Cunning Redknapp strikes gold with 'score nine goals' gameplan


Master tactician Harry Redknapp was basking in the glory of Spurs's biggest win of recent times today, after his plan of scoring eight goals in the second half proved too much for his opposite number Roberto Martinez, who had instructed his Wigan players to score 'one goal, maximum'.
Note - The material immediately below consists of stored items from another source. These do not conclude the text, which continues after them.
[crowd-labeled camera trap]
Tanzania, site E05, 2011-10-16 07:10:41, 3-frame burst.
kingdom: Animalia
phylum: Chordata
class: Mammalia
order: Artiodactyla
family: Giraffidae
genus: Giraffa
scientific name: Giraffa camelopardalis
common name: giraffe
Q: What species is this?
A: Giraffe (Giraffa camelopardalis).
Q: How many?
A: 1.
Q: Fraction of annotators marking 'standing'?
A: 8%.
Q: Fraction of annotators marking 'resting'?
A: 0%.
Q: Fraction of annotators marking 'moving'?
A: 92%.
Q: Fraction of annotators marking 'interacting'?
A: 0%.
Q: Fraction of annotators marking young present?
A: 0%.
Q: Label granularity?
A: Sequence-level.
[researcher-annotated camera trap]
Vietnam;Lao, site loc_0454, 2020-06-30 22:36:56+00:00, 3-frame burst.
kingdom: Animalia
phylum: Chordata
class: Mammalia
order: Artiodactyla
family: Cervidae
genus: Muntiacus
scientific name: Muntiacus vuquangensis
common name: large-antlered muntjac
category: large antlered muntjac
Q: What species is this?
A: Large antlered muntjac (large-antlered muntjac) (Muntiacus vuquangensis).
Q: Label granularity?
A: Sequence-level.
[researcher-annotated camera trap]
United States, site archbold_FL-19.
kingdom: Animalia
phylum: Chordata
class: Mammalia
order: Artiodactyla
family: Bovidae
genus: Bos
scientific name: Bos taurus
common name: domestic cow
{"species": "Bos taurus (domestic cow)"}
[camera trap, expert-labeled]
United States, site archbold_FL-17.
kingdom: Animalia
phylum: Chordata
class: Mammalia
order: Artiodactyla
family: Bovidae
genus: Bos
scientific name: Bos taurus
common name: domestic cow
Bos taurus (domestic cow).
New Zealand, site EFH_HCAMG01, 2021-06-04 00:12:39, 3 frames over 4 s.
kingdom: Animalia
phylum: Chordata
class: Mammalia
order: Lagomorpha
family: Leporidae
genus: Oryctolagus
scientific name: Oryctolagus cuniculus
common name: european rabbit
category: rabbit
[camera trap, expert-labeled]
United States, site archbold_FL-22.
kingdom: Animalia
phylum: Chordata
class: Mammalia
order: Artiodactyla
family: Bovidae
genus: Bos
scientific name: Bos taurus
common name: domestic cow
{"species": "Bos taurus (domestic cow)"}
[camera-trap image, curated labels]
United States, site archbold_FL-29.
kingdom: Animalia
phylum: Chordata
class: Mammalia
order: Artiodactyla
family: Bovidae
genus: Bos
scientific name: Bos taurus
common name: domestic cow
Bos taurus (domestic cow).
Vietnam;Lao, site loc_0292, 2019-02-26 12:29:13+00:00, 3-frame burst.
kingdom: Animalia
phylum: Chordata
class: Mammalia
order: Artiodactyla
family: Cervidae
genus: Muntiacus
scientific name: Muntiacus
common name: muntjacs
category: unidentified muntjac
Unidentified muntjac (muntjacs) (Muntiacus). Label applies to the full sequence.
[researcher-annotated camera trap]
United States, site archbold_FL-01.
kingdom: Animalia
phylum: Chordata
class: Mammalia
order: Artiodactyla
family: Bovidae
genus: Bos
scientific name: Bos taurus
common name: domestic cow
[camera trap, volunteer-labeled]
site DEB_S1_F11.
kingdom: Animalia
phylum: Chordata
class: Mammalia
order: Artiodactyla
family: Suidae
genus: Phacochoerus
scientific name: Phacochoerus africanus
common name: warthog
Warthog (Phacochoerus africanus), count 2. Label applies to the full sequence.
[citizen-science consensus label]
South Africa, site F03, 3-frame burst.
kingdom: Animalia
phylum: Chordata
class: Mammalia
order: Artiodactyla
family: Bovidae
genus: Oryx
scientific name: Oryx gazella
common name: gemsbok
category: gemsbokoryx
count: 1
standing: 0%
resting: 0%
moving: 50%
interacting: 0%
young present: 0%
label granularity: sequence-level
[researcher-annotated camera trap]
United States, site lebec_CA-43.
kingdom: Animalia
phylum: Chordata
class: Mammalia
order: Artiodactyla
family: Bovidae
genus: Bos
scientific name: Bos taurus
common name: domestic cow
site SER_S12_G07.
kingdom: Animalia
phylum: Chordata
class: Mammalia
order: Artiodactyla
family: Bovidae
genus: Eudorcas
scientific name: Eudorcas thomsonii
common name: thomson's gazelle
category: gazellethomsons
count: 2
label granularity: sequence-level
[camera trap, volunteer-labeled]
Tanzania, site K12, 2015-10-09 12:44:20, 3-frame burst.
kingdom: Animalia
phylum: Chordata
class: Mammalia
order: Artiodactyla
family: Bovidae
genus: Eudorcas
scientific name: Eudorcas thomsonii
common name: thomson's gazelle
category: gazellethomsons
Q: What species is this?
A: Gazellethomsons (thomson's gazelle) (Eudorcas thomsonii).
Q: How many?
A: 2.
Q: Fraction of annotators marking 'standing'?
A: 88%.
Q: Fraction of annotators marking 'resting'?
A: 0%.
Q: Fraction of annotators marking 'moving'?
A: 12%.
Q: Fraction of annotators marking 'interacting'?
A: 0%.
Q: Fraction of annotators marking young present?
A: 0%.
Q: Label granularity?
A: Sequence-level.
Spurs marksman Jermain Defoe, who bagged no fewer than five goals in Tottenham's amazing 9-1 romp, gave the credit to boss Redknapp for a tactically astute half-time team-talk. 'The gaffer noticed that we was only winning 1-0,' revealed Defoe, 'and he told us that obviously if we could get some more goals, it would be harder for Wigan to catch us up.'

'We was thinking maybe two or three, but the boss says to us: 'no, let's have a whole load of goals. Try and get eight. If you get eight, we'll have nine and that should easily be enough to win the game.' Some of the lads wasn't convinced it would work, but obviously, the scoreline speaks for itself.'

A spokesman told Back Of The Net that Redknapp was unavailable for comment today, having been called away to Monte Carlo to settle some debts, but an insider revealed: 'Harry came up with the plan a couple of weeks ago after the Arsenal game. He told the players to try and concede two or three goals in that game, and obviously the result was disappointing. So in the week following that, he got the calculator out and hit on the scheme of scoring a shitload of goals against Wigan.'

Redknapp's spokesman was understandably tight-lipped on the question of whether the Spurs boss would employ the successful tactic in their next game, against Aston Villa. But with rumours circulating that Villa supremo Martin O'Neill is instructing his own side to win 4-3, fans are bracing themselves for a classic.